Like most moneymen abroad, Triffin argues that the U.S. should use foreign currencies to buy up many more dollars in world markets than it has done so far. The Treasury does not have enough foreign funds to do this, so Triffin urges an expansion of the old idea of currency swaps.
Washington, he counsels, should borrow large new sums, both from foreign governments and private lenders abroad. The amounts should run to many billions, “greater than what we think will be the likely needs.” These bold borrowings should be concentrated in German marks, Swiss francs and other surging currencies. In fact, he also urges the U.S. to float Treasury bonds abroad, selling them to banks, mutual funds and other investors in exchange for strong foreign money. The Treasury would guarantee to repay these loans in the same foreign currencies, so that the creditors would risk no loss even if the dollar fell still further.
But to prevent just that, the U.S. would use the new borrowings to buy its own money. This would give the dollar at least a temporary lift and allow the U.S. time to reduce its budget and trade deficits and to enact a policy for developing and conserving energy—all of which will be necessary to restore America’s currency to its old eminence.

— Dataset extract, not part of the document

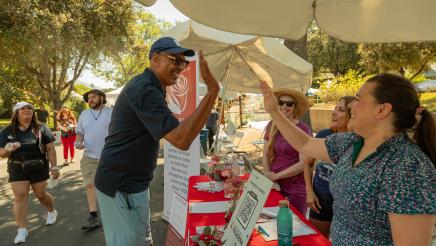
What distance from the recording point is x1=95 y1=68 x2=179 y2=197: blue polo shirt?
1.85 m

Europeans are so eager for America to defend the dollar, Triffin argues, that they would willingly make the additional loans. Indeed, he believes that in return for propping the dollar, America could extract a quid pro quo, notably persuading the reluctant West Germans and Japanese to expand their economies in order to enhance world recovery. “It is in the interest of all governments to intervene to lift the dollar,” Triffin says persuasively. “The problem simply cannot be left to the tender mercies of the speculators.”